* **Document**
Understanding Momentum

Understanding Momentum

Since its initial discovery by DeBondt & Thaler in 1985, the momentum effect has been documented and researched in many markets worldwide. Stocks which have outperformed in the recent past tend to continue to perform strongly over the months ahead.

Research conducted by Dr Bruce Vanstone and me indicates that Momentum significantly outperforms the major benchmark indices in both US and Australian markets. Investors, however, tend to focus on the annual rate of return without considering the accompanying volatility. Consider our simulation of Twiggs Momentum on the S&P 500 for the period January 1996 to June 2013 as an example.


S&P 500 TMO Equity Curve: click to enlarge

Dark green areas represent cash holdings, when market risk is identified as elevated. The blue line represents the benchmark S&P 500 index. Click on the image if you need a larger view.

Investment Strategy: Twiggs Momentum Buy & Hold
Starting Capital (USD): $100,000 $100,000
Ending Capital (USD): $4,871,686.27 $258,649.35
Annualized Gain: 24.89% 5.58%
Total Commission Paid (at 5 BPS): $66,194.35 $49.96
Number of Investments: 331 1
Win Rate: 54.38% 100.00%
Average Profit: 44.16% 158.79%
Average Loss: 10.15% 0.00%
Maximum Drawdown: 38.64% 56.77%
Maximum Drawdown Date: 9/11/2006 3/9/2009
Sharpe Ratio: 0.98 0.42

Investors tend to focus on the annualized gain of 24.89% p.a. without really applying their minds to the other statistics in the table. Maximum Drawdown of 38.64%, while lower than the index, means the portfolio is still subject to gut-wrenching volatility. Soaring gains are often followed by sharp falls and it takes strong resolve to stick with the strategy after one of these setbacks. Many investors would have abandoned ship after the first major drawdown in early 2000.

* **Given information**
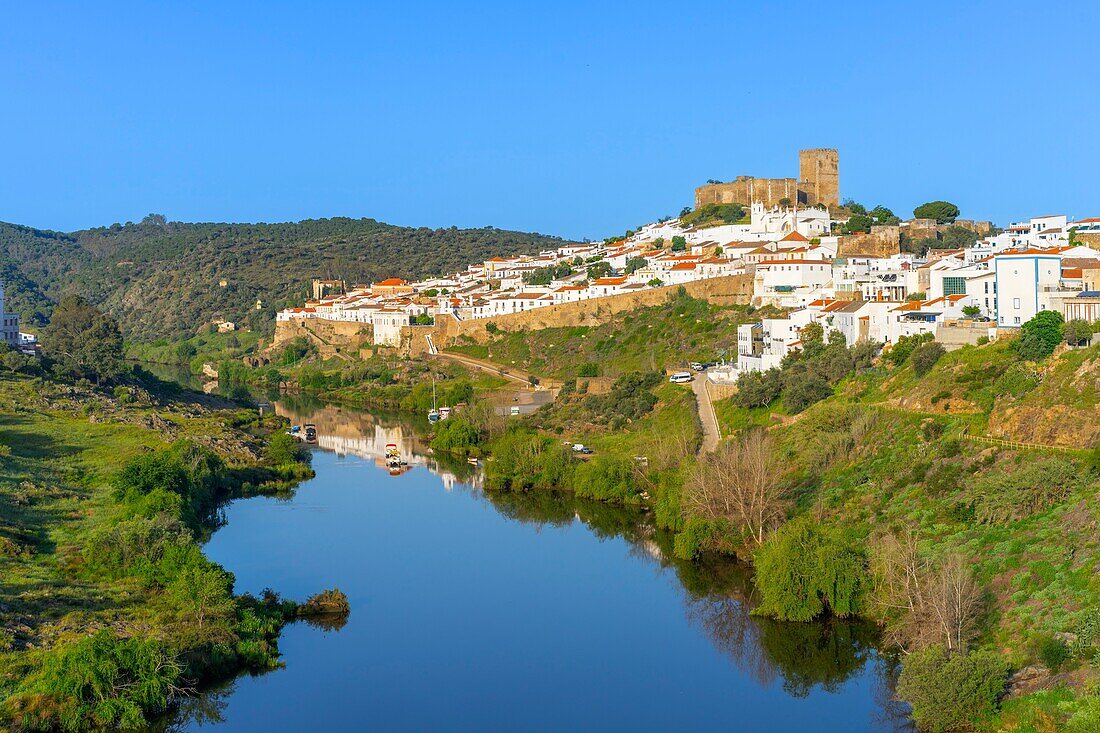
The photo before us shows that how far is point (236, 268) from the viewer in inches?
4299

* **Exercise requirements**
**a.** Repeat the passage of the momentum article starting with "S&P 500 TMO" and going on through "a larger view.".
**b.** Answer these questions using the momentum article:
(i) Who first discovered the momentum effect, and in what year?
(ii) What do the dark green areas on the equity curve represent?
(iii) What was the maximum drawdown for the Buy & Hold strategy?
**c.** Write the next part of the momentum article, picking up after its last sentence.

* **Answers for the exercise**
**a.**
S&P 500 TMO Equity Curve: click to enlarge

Dark green areas represent cash holdings, when market risk is identified as elevated. The blue line represents the benchmark S&P 500 index. Click on the image if you need a larger view.

**b.**
(i) DeBondt & Thaler, in 1985.
(ii) Cash holdings, when market risk is identified as elevated.
(iii) 56.77%.

**c.**
Another factor is the Win Rate of just above 54% which means that over 45% of all stocks purchased are sold at a loss. These are typical statistics for a momentum strategy, but investors can expect a high percentage of stocks to be cut from the portfolio for failing to adhere to the expected growth path. The strength of the strategy, however, is the expected gains on stocks that do adhere to the momentum growth path, with average profits exceeding average losses by a ratio of almost 4 to 1. That is where the excess returns are generated and is the reason why the strategy outperforms the benchmark index.

There are also extended periods where the portfolio remains in cash — long enough for doubts to grow as to whether momentum still works in the markets. My own view is that momentum strategies have been shown to outperform the Dow over the last 100 years and are likely to remain viable for as long as we have stock market cycles.

Coping with the emotional roller-coaster ride of investing in stocks is never easy, but here are some hints.

  • Focus on your investment time horizon of at least 5 years.
  • Check stock prices no more than once a week. Tracking prices daily or more frequently tends to cloud your judgement.
  • Welcome gains ahead of long-term averages, but expect them to fade over time.
  • If something unusual occurs, step back from the market, examine the long-term history, and ask: “Is this really unexpected or were my expectations unrealistic.”

That’s all for today. Take care.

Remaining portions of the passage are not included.